The thing about sewing is that in many ways it’s not that different from knitting. Ok, in many ways it’s very different from knitting. In fact other than using your hands to make something many of the tools and techniques are different. All that aside, in many ways sewing is not that different from knitting. Like knitting, sewing projects have a way of jumping out at me when they’re ready to come to life. Like knitting, I go through phases of zero inspiration, and then suddenly a pattern that I’ve seen a million times needs to be given life immediately. Mostly, there’s a strong desire to grab beautiful materials because you know that at some point you’ll be able to use your hands to turn them into something beautiful.

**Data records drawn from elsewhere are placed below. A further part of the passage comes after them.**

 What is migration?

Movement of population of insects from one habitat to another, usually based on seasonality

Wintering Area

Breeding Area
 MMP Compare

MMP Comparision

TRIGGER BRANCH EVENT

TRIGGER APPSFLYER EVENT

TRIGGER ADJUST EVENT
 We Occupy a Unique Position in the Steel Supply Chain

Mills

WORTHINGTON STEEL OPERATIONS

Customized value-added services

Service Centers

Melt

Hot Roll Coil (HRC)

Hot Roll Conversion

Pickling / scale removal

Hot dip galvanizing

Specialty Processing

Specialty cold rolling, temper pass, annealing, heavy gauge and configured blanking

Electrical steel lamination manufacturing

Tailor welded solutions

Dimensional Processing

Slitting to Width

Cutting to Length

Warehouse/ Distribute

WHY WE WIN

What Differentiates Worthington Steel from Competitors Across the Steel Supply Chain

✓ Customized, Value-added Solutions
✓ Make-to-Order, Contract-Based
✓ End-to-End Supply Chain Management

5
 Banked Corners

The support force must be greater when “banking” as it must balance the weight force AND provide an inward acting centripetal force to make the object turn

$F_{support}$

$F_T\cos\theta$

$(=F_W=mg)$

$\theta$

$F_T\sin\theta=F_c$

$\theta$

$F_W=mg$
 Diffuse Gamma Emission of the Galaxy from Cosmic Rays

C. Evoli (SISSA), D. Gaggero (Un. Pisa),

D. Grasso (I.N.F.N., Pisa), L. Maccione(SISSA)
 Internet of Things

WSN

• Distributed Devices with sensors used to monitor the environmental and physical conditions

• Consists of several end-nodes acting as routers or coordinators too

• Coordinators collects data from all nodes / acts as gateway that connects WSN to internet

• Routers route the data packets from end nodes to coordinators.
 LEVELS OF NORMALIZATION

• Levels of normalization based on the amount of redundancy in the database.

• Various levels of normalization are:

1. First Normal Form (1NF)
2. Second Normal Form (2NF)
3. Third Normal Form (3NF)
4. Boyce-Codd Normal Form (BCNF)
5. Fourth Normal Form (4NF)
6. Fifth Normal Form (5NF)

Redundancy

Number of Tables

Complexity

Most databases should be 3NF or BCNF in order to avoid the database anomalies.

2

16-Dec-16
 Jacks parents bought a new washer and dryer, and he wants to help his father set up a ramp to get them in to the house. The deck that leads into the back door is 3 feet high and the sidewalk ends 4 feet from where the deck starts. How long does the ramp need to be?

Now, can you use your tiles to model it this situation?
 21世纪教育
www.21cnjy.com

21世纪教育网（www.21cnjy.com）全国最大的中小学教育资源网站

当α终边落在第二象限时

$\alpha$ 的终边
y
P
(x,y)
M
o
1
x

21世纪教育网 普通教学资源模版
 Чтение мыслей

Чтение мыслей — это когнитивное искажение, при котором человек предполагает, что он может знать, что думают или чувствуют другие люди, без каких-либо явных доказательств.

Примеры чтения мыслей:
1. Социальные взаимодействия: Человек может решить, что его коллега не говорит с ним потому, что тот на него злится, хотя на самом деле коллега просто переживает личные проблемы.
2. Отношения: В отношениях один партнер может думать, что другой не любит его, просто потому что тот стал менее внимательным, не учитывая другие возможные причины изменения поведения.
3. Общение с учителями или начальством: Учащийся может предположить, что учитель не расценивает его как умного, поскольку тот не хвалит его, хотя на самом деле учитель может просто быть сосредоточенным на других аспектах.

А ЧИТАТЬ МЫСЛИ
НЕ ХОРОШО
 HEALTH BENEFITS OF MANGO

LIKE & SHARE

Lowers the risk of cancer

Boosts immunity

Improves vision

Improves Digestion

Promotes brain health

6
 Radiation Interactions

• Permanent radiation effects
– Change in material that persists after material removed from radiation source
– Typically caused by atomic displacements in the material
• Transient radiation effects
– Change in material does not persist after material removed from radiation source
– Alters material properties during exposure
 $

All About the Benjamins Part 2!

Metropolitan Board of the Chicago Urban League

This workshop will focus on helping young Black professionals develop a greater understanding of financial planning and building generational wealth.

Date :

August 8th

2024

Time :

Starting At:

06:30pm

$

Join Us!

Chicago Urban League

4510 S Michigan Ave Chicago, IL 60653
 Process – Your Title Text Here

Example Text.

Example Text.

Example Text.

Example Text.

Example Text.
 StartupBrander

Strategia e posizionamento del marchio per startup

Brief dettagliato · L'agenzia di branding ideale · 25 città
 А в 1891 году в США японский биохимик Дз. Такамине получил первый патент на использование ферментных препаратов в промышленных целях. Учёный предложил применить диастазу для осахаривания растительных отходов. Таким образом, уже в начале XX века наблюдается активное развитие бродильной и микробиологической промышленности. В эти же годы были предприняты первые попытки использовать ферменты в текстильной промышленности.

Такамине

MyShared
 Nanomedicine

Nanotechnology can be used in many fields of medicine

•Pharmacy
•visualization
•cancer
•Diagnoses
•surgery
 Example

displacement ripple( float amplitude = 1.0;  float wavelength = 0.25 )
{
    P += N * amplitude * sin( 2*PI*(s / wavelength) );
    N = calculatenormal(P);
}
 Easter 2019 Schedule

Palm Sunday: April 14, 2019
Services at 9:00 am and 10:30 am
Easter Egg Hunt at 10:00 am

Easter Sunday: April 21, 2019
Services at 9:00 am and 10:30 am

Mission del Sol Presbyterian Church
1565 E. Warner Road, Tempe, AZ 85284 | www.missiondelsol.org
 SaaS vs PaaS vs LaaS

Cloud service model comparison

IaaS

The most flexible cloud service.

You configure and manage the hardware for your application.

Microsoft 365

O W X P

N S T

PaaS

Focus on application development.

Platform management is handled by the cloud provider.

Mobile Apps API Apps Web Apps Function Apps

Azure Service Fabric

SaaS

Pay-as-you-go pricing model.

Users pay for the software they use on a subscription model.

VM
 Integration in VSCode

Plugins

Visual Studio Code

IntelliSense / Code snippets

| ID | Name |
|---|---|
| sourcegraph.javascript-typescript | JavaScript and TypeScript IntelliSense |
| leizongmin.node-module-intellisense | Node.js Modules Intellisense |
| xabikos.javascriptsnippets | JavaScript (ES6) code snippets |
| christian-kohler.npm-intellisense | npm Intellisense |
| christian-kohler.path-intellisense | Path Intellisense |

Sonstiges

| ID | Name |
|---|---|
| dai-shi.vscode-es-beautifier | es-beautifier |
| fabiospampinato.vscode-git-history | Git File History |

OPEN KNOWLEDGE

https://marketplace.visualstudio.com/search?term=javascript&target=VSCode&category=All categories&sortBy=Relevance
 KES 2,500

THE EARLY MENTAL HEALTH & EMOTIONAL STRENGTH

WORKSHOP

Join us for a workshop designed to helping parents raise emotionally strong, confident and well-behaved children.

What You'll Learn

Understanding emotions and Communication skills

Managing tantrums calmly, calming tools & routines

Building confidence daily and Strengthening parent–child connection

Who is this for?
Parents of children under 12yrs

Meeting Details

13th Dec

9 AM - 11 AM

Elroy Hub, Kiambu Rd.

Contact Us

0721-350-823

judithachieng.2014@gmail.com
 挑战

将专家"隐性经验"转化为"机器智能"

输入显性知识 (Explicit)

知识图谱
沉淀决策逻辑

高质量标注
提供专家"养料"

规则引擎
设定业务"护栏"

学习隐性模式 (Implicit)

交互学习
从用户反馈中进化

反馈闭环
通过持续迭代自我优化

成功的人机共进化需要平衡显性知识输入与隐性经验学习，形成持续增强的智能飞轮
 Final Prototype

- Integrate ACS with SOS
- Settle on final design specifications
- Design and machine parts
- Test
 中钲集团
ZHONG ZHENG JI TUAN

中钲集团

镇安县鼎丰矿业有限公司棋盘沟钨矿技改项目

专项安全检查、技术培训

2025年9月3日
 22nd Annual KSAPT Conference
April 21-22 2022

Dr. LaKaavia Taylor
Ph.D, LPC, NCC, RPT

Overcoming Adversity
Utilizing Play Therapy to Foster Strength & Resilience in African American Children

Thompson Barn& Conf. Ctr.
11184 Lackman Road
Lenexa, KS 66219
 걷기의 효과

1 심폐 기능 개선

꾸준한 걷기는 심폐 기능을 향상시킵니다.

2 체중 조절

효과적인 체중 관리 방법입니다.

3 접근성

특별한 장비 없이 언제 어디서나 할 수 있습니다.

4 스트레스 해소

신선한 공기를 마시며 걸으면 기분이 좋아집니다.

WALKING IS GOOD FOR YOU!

We don’t make the trek to Notion very often, though a wonderful shop, it’s an hour away. When you combine that with there’s a record shop in town for my husband to patron and a delicious eatery down the street, it’s a trip that very quickly becomes a treat. So you have to understand when I say that this ballerina fabric literally jumped out at me from their clearance section, you have to understand that I typically go in with a budget and a plan. I check the clearance section as a means of sticking to that plan, not necessarily for the “OMGOSH I need this to make this and I’m going to start it tonight” feeling that ensued when my eyes made contact with this green cotton poplin fabric.

In addition to the fabric, I also walked away with a copy of the Cleo Skirt by Made-by-Rae. The plan, as I enthusiastically informed my husband over lunch, was to merge the two different styles so that I’d have a long skirt with visible front pockets. A plan that went into action as soon as I could wash and iron the fabric.

The Cleo skirt came together incredibly fast and I love the stiffness that using poplin brings to the garment. Though slightly more of a summer fabric, I do plan on wearing this with a turtleneck, tights, and boots through winter. Another project that I not only want to make again but honestly fits so well into what I tend to wear day-to-day. Perhaps a woolen version is in my future!